— Work instruction —
Rewrite the section of the blog post on antibiotic resistance starting with "Most people assume" and going on through "in food production.", switching "food production" to "animal agriculture".

— Exercise passage —
——

FROM THE URBAN HEALTH MATTERS BLOG BY AMANDA LI
Academy hosts forum on taming a growing, national health threat
With resistance to antibiotics prevalent in every country across the globe and more than 2 million people infected annually with antibiotic-resistant bacteria in the United States alone, antibiotic resistance is posing significant risks to human health. In fact, the World Health Organization classifies it as “one of the biggest threats to global health, food security and development today.”
What is causing this major health challenge?
Most people assume that antibiotic resistance develops because of the misuse of antibiotics in the treatment of infections. That’s correct, but it’s just a small part of the story. Approximately 80 percent of the antibiotics used in the U.S. are deployed in food production.
Antibiotics are regularly used by industrial farms in the raising of livestock, fish and poultry. By feeding antibiotics to animals, farms can stimulate quicker growth as well as compensate for exposing animals to unclean environments. Although economically beneficial for the farms, this practice contributes greatly to the antibiotic resistance in humans who consume poultry, meat and fish.
The dangers of antibiotic resistance are real and all around us, but so are the increasing efforts to fight it. In recognition of the health risks that come with using antibiotics in agriculture, the Food and Drug Administration (FDA) has implemented a new policy that tightens the rules for antibiotic use in livestock. This policy prohibits the use of medically important antibiotics to speed the growth of healthy animals.

——

— Source information —
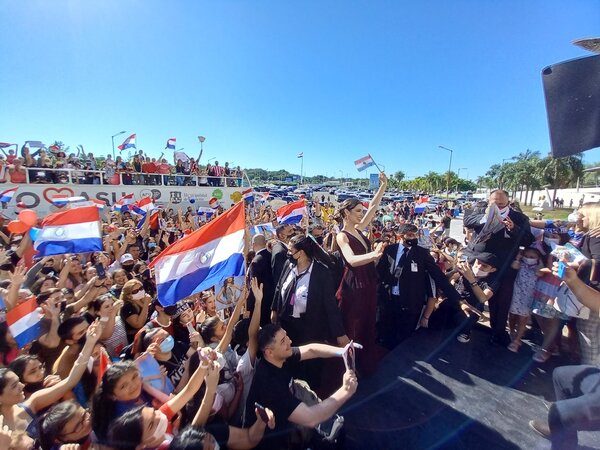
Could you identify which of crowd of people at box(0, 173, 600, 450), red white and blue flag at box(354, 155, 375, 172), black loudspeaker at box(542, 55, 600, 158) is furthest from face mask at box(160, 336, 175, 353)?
red white and blue flag at box(354, 155, 375, 172)

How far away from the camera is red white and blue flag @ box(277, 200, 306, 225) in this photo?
7871mm

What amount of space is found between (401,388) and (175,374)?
7.55 ft

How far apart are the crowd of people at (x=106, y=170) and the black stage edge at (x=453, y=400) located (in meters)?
14.3

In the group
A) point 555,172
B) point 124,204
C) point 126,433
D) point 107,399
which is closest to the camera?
point 126,433

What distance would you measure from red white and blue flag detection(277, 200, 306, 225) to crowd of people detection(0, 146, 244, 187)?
1017 centimetres

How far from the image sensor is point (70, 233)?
482 cm

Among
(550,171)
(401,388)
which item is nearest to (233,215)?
(401,388)

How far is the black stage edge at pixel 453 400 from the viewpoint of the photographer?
2.58 meters

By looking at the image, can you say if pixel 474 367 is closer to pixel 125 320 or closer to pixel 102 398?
pixel 102 398

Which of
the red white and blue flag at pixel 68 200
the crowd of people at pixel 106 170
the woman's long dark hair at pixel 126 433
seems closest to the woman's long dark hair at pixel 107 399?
the woman's long dark hair at pixel 126 433

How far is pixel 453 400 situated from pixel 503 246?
78.0 inches

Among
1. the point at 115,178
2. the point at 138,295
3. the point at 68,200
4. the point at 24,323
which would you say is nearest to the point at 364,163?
the point at 138,295

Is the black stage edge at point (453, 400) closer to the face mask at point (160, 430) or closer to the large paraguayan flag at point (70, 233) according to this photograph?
the face mask at point (160, 430)

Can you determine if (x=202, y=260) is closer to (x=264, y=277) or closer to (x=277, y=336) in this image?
(x=264, y=277)
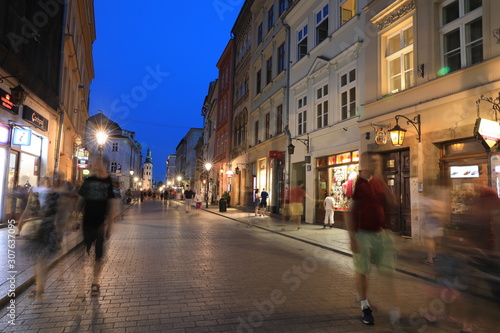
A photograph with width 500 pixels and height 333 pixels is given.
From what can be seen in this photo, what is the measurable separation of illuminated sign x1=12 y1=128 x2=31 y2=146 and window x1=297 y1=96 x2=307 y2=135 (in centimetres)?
1248

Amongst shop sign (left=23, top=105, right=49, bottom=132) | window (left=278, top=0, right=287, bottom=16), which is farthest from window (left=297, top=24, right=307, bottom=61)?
shop sign (left=23, top=105, right=49, bottom=132)

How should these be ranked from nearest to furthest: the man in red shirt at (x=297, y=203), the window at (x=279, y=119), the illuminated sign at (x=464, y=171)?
the illuminated sign at (x=464, y=171) → the man in red shirt at (x=297, y=203) → the window at (x=279, y=119)

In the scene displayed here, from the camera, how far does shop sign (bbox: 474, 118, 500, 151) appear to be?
7285 millimetres

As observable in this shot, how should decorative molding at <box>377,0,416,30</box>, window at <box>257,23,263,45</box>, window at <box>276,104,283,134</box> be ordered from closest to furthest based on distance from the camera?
decorative molding at <box>377,0,416,30</box>
window at <box>276,104,283,134</box>
window at <box>257,23,263,45</box>

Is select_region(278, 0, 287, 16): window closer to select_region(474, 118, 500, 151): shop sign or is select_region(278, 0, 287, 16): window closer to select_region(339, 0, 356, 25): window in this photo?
select_region(339, 0, 356, 25): window

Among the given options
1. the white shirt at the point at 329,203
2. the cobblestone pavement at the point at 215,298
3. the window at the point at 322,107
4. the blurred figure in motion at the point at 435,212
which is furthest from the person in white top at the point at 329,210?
the blurred figure in motion at the point at 435,212

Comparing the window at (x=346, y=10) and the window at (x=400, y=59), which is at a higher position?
the window at (x=346, y=10)

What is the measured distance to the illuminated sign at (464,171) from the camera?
8.77 meters

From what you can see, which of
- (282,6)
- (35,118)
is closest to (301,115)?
(282,6)

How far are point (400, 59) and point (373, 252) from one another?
31.0 feet

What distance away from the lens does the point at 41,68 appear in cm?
1455

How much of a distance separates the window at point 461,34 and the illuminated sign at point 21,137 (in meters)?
14.0

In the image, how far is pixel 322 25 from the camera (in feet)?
55.9

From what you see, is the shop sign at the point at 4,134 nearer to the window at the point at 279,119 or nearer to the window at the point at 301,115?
the window at the point at 301,115
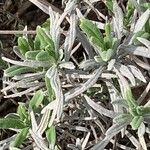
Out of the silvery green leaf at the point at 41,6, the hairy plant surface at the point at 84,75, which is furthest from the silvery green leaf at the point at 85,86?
the silvery green leaf at the point at 41,6

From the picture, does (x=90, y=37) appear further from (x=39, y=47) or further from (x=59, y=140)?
(x=59, y=140)

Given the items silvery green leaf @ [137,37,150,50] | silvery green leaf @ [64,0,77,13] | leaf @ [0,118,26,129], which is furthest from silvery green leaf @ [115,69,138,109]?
leaf @ [0,118,26,129]

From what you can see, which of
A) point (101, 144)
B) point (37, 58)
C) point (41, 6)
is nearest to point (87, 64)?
point (37, 58)

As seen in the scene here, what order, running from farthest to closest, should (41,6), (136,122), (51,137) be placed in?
(41,6)
(51,137)
(136,122)

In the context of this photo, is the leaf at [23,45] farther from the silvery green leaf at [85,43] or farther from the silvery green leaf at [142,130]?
the silvery green leaf at [142,130]

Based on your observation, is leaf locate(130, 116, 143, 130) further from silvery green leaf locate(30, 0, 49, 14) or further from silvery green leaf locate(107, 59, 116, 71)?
silvery green leaf locate(30, 0, 49, 14)

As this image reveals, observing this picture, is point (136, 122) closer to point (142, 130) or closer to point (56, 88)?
point (142, 130)
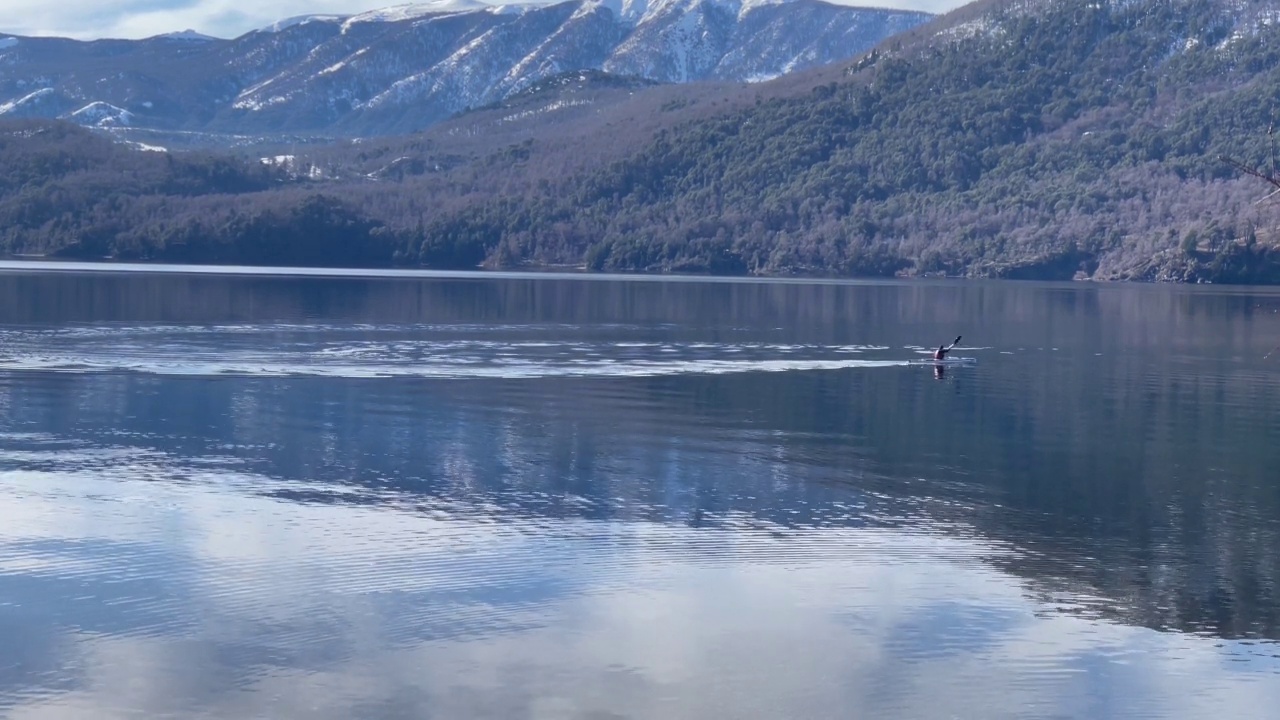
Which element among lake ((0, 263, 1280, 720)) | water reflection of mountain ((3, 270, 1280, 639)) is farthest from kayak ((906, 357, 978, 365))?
water reflection of mountain ((3, 270, 1280, 639))

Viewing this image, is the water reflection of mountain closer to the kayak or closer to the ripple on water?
the kayak

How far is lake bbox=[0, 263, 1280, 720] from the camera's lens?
19766mm

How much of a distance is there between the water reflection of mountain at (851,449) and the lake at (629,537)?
130 mm

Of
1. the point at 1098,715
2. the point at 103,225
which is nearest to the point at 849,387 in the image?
the point at 1098,715

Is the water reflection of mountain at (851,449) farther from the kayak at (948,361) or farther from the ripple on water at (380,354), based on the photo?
the ripple on water at (380,354)

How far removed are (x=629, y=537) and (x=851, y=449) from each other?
35.5 feet

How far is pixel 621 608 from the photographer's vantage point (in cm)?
2264

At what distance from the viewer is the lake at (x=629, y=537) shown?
19766 mm

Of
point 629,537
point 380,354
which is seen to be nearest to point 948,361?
point 380,354

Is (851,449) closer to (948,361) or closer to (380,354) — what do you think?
(948,361)

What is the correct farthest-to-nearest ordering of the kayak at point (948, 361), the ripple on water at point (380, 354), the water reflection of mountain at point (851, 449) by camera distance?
the kayak at point (948, 361), the ripple on water at point (380, 354), the water reflection of mountain at point (851, 449)

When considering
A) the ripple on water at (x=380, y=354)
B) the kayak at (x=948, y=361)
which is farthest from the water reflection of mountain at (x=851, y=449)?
the ripple on water at (x=380, y=354)

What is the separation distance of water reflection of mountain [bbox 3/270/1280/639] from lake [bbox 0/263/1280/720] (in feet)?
0.43

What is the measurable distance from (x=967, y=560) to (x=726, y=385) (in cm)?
2283
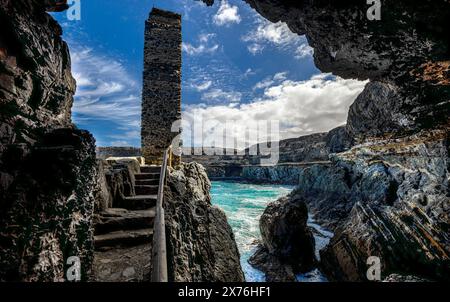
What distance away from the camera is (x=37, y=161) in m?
1.87

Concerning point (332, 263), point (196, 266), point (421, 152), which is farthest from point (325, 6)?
point (332, 263)

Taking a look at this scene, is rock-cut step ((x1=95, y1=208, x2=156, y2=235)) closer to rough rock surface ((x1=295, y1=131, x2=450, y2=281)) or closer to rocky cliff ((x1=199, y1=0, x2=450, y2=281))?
rocky cliff ((x1=199, y1=0, x2=450, y2=281))

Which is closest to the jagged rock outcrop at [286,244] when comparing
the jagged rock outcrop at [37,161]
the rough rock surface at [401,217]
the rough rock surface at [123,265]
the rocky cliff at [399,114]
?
the rough rock surface at [401,217]

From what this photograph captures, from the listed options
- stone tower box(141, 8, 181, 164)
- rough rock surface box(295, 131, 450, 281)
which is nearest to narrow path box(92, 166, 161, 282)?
stone tower box(141, 8, 181, 164)

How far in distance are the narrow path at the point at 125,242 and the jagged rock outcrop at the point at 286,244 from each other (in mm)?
6972

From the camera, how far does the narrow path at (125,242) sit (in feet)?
8.02

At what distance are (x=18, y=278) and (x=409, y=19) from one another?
6.83 metres

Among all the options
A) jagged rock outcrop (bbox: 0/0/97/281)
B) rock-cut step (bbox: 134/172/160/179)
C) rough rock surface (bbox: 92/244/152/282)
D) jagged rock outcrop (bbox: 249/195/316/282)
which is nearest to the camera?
jagged rock outcrop (bbox: 0/0/97/281)

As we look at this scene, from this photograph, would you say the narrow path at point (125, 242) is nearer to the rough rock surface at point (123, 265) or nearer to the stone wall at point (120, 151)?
the rough rock surface at point (123, 265)

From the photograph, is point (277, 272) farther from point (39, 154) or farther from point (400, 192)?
point (39, 154)

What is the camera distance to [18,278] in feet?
5.10

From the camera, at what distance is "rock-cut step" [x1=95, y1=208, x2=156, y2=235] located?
126 inches

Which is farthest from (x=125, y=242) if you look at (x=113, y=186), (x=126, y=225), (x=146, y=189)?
(x=146, y=189)

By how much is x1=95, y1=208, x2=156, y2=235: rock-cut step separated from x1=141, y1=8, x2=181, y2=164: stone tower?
5.30m
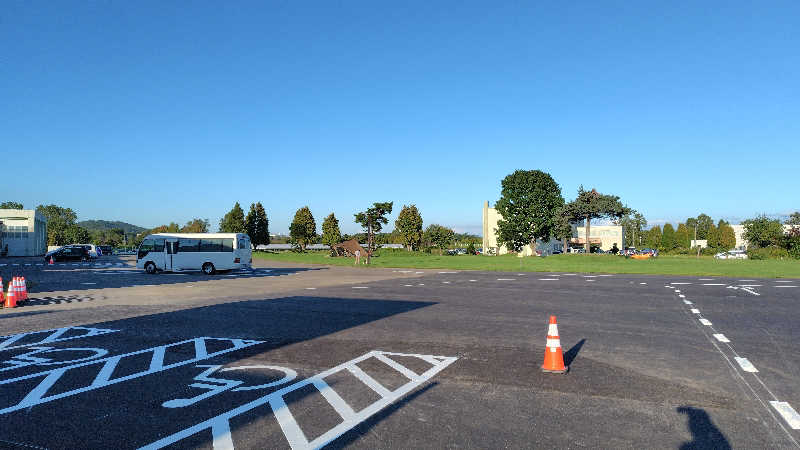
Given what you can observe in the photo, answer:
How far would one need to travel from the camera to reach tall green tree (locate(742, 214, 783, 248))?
255 feet

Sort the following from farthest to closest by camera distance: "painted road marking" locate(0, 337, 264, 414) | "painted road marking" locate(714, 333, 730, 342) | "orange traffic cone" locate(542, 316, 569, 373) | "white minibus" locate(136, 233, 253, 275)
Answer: "white minibus" locate(136, 233, 253, 275), "painted road marking" locate(714, 333, 730, 342), "orange traffic cone" locate(542, 316, 569, 373), "painted road marking" locate(0, 337, 264, 414)

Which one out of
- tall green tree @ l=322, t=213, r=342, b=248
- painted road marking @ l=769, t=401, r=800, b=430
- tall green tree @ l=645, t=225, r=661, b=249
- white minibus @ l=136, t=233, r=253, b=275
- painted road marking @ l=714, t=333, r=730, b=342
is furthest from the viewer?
tall green tree @ l=645, t=225, r=661, b=249

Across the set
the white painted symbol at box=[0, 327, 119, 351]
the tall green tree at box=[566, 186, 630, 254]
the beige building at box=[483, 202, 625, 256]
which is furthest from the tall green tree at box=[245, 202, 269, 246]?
the white painted symbol at box=[0, 327, 119, 351]

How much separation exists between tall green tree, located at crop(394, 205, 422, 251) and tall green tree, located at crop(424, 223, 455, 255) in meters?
14.3

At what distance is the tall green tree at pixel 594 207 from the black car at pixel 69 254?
61857 mm

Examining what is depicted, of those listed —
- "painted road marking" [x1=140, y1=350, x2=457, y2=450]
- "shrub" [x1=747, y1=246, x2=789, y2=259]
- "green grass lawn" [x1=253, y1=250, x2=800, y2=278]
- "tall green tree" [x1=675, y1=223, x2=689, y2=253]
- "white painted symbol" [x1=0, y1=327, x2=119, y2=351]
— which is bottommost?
"white painted symbol" [x1=0, y1=327, x2=119, y2=351]

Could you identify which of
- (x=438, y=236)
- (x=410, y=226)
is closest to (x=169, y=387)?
(x=410, y=226)

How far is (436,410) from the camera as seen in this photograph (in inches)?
207

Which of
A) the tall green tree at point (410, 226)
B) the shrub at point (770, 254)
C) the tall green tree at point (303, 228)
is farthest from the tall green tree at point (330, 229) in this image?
the shrub at point (770, 254)

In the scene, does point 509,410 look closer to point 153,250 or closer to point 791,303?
point 791,303

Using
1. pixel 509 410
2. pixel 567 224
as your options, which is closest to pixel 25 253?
pixel 567 224

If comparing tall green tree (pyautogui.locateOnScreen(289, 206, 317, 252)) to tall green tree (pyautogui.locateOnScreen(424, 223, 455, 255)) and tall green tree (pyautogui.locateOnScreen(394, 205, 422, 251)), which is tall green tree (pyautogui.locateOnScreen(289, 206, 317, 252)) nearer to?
tall green tree (pyautogui.locateOnScreen(394, 205, 422, 251))

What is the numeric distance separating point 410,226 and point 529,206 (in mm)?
21733

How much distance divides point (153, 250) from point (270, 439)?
96.9 feet
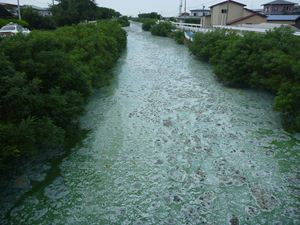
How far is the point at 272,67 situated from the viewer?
8711 millimetres

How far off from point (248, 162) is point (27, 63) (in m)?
4.81

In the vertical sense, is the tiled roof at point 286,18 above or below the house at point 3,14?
below

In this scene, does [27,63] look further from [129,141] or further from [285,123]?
[285,123]

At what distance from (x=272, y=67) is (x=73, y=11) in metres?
25.0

——

— Output for this task —
Most people assume that antibiotic resistance develops because of the misuse of antibiotics in the treatment of infections. That’s correct, but it’s just a small part of the story. Approximately 80 percent of the antibiotics used in the U.S. are deployed in animal agriculture.